FAQ Episode 19: Exercise and Migraine: preventive, provocative or both? Part II
FAQs for Natural Migraine Relief
I hope that you have had a chance to review last week’s FAQ, which was Episode 17 Exercise and Migraine Part I. We are in the middle of reviewing six root cause factors that affect how exercise can either prevent or promote migraine headaches. Last week we discussed:
1. Exercise, blood flow and the role of nitric oxide.
2. Exercise and the neurochemistry of migraine
3. Exercise and the role of rest and sleep
This week, in Part II we will consider the impact of three other potential root cause contributors that can modulate the role of exercise on migraines:
4. Exercise and metabolic factors in migraine
5. Exercise and female hormone balance
6. Exercise and your fitness level in migraine expression
As we did in Part I, I’ll include action plan ideas with each of them and then we’ll summarize them at the end of the article. Please keep in mind that we could easily fill each section with 15-20 pages of discussion and documentation. For the sake of brevity I will stay as focused, brief and as to the point as possible.

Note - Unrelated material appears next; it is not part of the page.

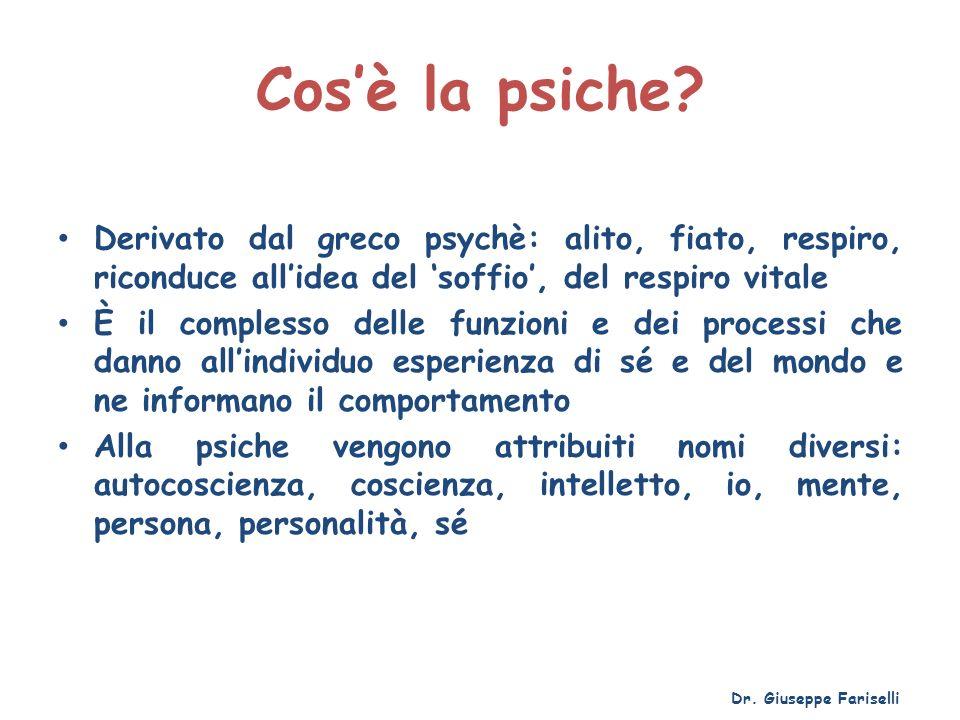 Cos'è la psiche Derivato dal greco psychè: alito, fiato, respiro, riconduce all'idea del 'soffio', del respiro vitale.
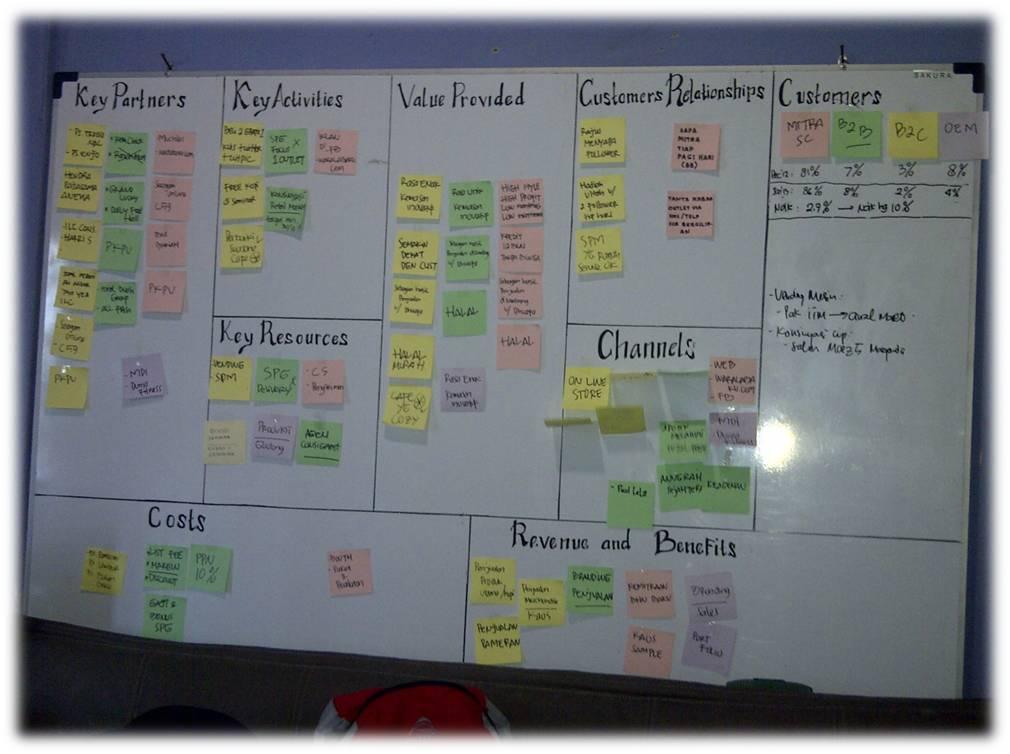 Business Plan Vs Business Model Canvas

Let’s begin this episode, #18 Part II with:
4. Exercise and metabolic factors in migraine
By its nature, exercise puts a demand on the body to achieve a performance workload. Lets take a look at how this workload affects three factors that might affect migraine frequency or intensity.
a) Oxygen and lactic acid
Exercise can be described as either aerobic (with oxygen) or anaerobic (without oxygen). Exercise that exceeds our ability to bring the cell oxygen on demand can result in the production of lactic acid. Anaerobic exercise results in the an excess of the byproduct lactate. Magnetic resonance spectroscopy has shown higher migraine frequency is related to increased brain lactate level1 The bottom line here is that its best to stay within your aerobic range as you gradually extend your fitness capacity over time. The easiest definition of this it may be best to avoid getting too far into or staying in the “feeling acutely short of breath” zone with your exercise.
b) Hypoglycemia
While we would like exercise to melt fat directly and preferentially, most of the time our initial energy source in exercise is glucose. Since the preferential energy source in the brain is also glucose, low sugar levels often manifest there first. Fasting, skipping a meal, or having had a high carb meal 2-4 hours before an exercise session can drop your glucose level and may promote a migraine headache. Avoid the carb swing events noted above, and have a quick glucose fix of ~100 calories (sports drink, energy bar, etc.) available, especially if you are experiencing typical symptoms of hypoglycemia, such as irritability, low grade nausea, a feeling of ‘brain fog’ or lightheadedness, yawning or increased sweating as you go through your exercise session.
c) Hydration
Multiple studies suggest that dehydration can trigger a migraine. And if you are in a cycle of headache and nausea, the resulting dehydration can worsen the migraine. In dehydration, the brain meninges can be stressed, and the resulting signaling can overlap with the cortical spreading depression event that is a key part of the migraine process. If you are already low grade dehydrated before exercise, even a moderately intensive exercise session could contribute to a headache. It can be helpful to pre-hydrate with 10-16 oz of water before exercise, and then sipping another 10-16 oz through and after your session to stay hydrated and limit any fluid deficit contribution to a migraine event.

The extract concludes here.